Suficientemente longe para não ter de haver conversas nem encontros marcados mas suficientemente perto para continuar a acompanhar o que a outra pessoa faz, sobretudo através das redes sociais – já foi alvo de “orbiting”?
Joana e David saíram juntos meia dúzia de vezes. No princípio, correu tudo bem e Joana achava que as coisas estavam encaminhadas para que pudessem avançar para um namoro. Tinham combinado passar uma parte das férias juntos, falavam muito sobre a família alargada de cada um (ambos eram divorciados) e Joana sentia-se feliz. Depois da primeira discussão, David deixou de responder às mensagens de Joana e durante várias semanas não houve mais encontros. Como não havia um compromisso oficial, Joana sentiu-se desconfortável com a ideia de “cobrar” qualquer resposta e interiorizou que a relação tinha acabado.
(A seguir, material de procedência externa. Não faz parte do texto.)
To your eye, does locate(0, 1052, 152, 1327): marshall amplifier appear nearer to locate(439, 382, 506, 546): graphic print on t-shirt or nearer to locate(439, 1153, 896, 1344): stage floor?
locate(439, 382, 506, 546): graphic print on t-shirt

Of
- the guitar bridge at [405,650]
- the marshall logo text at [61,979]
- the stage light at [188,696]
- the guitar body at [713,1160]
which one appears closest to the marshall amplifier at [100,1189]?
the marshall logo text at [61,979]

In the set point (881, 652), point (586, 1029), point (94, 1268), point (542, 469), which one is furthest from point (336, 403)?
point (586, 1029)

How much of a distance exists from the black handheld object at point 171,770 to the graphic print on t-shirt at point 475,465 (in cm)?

Entretanto, David continuava a fazer “gosto” nas publicações de Joana no Facebook e via TODAS as suas publicações nos “stories” do Instagram. «No princípio achei que era por acaso, já que quando abrimos uma publicação no “stories” a aplicação salta de utilizador em utilizador mas depois passei a prestar mais atenção e reparei que ele era quase sempre das primeiras pessoas a ver aquilo que eu publicava». Cerca de um mês depois de terem deixado de sair juntos, encontraram-se no ginásio e David sugeriu que poderiam «combinar alguma coisa». Voltaram a sair mais duas vezes «mas não funcionou». Joana sentia que havia coisas por resolver e voltaram a discutir. «O David voltou a afastar-se sem dizer nada e agora já é normal para mim constatar que continua a seguir-me com entusiasmo nas redes sociais».
O que é que faz com que uma pessoa deixe de querer responder às mensagens de outra pessoa mas mantenha a vontade de a seguir de perto nas redes sociais?
NINGUÉM É 100% PERFEITO NEM 100% HORRÍVEL
Quando conhecemos uma pessoa e nos interessamos por ela, é natural que nos foquemos no que ela tem de melhor. À medida que a conhecemos, vamo-nos deparando com características que nos desagradam, vamo-nos confrontando com hábitos que podem forçar-nos a sair da zona de conforto e vamo-nos questionando «É mesmo isto que eu quero?» - pelo menos, se estivermos minimamente interessados numa relação de compromisso.
Algumas pessoas permanecem neste impasse: por um lado, sentem-se atraídas por um conjunto de características da outra pessoa e idealizam à volta da possibilidade de ela ser “a tal” mas, por outro lado, sentem-se desagradadas em relação a alguns comportamentos e isso leva-as a afastarem-se. É precisamente por não se sentirem capazes de fazer uma escolha assertiva – que até poderia passar por expor o seu desagrado e dar oportunidade à outra pessoa de mudar alguns comportamentos – que acabam por se manter neste limbo.
UMA QUESTÃO DE RESPEITO
Já o disse outras vezes: o facto de hoje existirem redes sociais, aplicações de telemóvel como o Tinder ou sites de encontros criou um paradoxo curioso – há cada vez mais oportunidades para conhecermos pessoas novas e é cada vez mais difícil comprometermo-nos com uma escolha. É como se, perante as centenas de alternativas que reconhecemos que existem nos sentíssemos cada vez menos dispostos a fazer sacrifícios.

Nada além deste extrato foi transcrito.